Once PIP has been established, full planning permission requires only ‘technical details’ consent (TDC).
Legislation for PIP was passed in 2016, with the policy detail evolving in parallel with the government’s ambitions for brownfield-registers of land suitable for housing. PIP was conceived as a cheap and simple means for landowners and developers to establish whether a site is regarded as suitable for housing, similar to pre-application advice but with a ‘binding’ outcome.
In addition, Local Authorities in England have been able to assign PIP to sites in their brownfield-registers, which they were required to publish by the end of 2017. The registers come in two parts: part one for brownfield-sites regarded as suitable for housing development, part two with sites already given PIP and requiring only TDC. There is also a plan to identify sites with PIP in ‘local’ and ‘neighbourhood’ plans in the future.

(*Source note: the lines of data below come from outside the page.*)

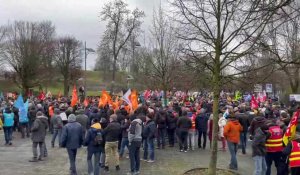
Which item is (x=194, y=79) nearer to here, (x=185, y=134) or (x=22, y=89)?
(x=185, y=134)

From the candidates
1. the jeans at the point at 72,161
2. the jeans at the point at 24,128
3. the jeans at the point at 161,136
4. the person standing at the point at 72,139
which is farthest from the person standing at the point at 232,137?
the jeans at the point at 24,128

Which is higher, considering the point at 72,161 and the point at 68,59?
the point at 68,59

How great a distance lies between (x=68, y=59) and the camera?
70.6m

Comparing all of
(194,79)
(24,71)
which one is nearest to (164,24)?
(194,79)

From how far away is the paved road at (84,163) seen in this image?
13586mm

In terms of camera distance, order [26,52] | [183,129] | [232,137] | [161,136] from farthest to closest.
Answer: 1. [26,52]
2. [161,136]
3. [183,129]
4. [232,137]

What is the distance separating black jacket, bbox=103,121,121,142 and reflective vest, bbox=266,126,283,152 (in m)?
4.57

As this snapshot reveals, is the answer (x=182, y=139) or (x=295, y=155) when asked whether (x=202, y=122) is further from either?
(x=295, y=155)

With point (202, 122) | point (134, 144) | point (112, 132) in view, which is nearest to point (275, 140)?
point (134, 144)

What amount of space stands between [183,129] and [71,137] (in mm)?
5576

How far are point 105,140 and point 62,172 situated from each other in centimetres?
169

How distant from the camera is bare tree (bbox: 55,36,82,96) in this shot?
227ft

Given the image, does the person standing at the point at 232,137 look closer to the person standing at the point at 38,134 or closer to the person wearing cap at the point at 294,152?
the person wearing cap at the point at 294,152

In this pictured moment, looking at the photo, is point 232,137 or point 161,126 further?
point 161,126
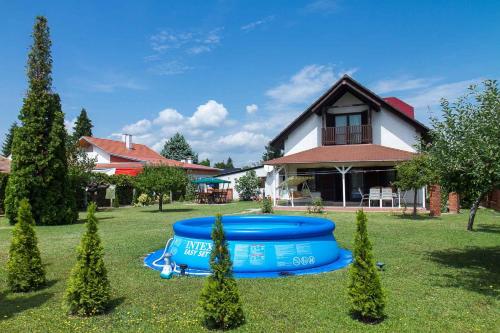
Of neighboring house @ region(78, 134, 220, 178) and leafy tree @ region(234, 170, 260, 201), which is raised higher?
neighboring house @ region(78, 134, 220, 178)

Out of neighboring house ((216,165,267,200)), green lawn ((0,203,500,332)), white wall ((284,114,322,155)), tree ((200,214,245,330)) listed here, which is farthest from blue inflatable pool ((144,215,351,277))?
neighboring house ((216,165,267,200))

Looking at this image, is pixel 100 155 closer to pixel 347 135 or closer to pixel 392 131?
pixel 347 135

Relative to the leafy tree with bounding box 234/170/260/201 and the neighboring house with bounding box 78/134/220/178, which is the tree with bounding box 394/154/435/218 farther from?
the neighboring house with bounding box 78/134/220/178

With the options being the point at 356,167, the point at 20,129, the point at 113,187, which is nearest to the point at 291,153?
the point at 356,167

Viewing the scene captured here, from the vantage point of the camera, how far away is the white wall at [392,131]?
1041 inches

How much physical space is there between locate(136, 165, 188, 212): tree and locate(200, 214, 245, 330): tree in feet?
60.4

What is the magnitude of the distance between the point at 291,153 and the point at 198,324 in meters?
24.6

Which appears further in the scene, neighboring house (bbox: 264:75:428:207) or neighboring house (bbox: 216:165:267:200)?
neighboring house (bbox: 216:165:267:200)

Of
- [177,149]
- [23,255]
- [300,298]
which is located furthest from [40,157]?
[177,149]

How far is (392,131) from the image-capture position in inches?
1055

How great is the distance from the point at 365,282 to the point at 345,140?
2324cm

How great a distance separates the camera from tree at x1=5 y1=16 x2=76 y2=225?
59.0 ft

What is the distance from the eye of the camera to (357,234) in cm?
530

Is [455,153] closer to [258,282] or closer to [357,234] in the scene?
[357,234]
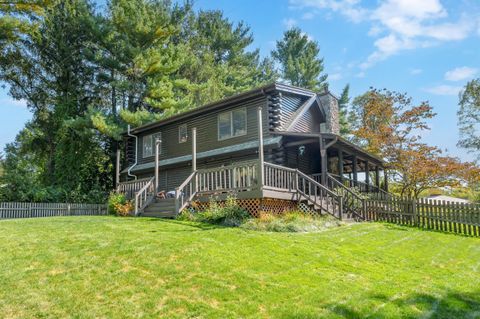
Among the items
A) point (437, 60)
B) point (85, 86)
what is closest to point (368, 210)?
point (437, 60)

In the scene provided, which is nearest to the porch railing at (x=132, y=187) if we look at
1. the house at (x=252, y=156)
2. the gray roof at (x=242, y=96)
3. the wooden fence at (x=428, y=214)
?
the house at (x=252, y=156)

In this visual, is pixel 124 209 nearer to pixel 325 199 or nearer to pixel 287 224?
pixel 287 224

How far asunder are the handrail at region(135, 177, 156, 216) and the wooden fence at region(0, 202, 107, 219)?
213 inches

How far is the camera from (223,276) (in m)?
5.92

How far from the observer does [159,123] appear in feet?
68.4

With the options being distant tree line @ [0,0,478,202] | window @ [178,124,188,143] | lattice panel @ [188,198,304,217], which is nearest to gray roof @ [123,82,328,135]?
window @ [178,124,188,143]

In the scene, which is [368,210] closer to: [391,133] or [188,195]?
[188,195]

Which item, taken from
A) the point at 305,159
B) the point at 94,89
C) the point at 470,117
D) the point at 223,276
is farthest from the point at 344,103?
the point at 223,276

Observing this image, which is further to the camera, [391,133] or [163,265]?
[391,133]

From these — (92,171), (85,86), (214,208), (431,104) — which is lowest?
(214,208)

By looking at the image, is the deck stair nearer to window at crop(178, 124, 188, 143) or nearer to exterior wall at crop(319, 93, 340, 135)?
exterior wall at crop(319, 93, 340, 135)

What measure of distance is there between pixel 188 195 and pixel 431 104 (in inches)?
778

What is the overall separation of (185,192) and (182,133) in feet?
23.6

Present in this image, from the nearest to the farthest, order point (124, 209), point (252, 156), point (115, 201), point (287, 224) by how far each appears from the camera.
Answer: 1. point (287, 224)
2. point (124, 209)
3. point (115, 201)
4. point (252, 156)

So far heads of planning appear to have done what they were required to do in assembling a part-one register from the data they hold, but they appear to be more concerned about getting on with the business of putting their local plans in place.
‘It is too early to know if PIP will be taken up; or if it is adding to the complexity of the planning system.’
PIP appears similar to ‘outline planning’ and technical detail consent is not fundamentally different from ‘detailed planning’. PIP could work well where communities themselves want to bring forward housing development. However, from experience local parishes resist housing developments and the letter-writers will also seek to prevent.
Given PIP seems to be a marginal shift in support of development Local Authorities will err on the side of caution [regarding the amount of development allowed] when determining a PIP application so developers will be asking…what’s the point as they may as well just go for planning permission.
Obtaining ‘technical details consent’ after PIP could prove more difficult than ‘reserved matters’ consent following the granting of outline permission, as the new process gives planners a lot of discretion. There is also a risk that the amount of information to be submitted could prove more onerous compared to the normal procedures.
Landowners and developers who do get consent via PIP may well in the following process opt for a full planning application having established the ‘binding’ principle of development.
If developers embrace PIP it could be seen as a short-cut and whilst it’s ‘new’ it may progress positively as Local Authorities trial the process and you are prepared to take it all the way with ‘technical details’ consent.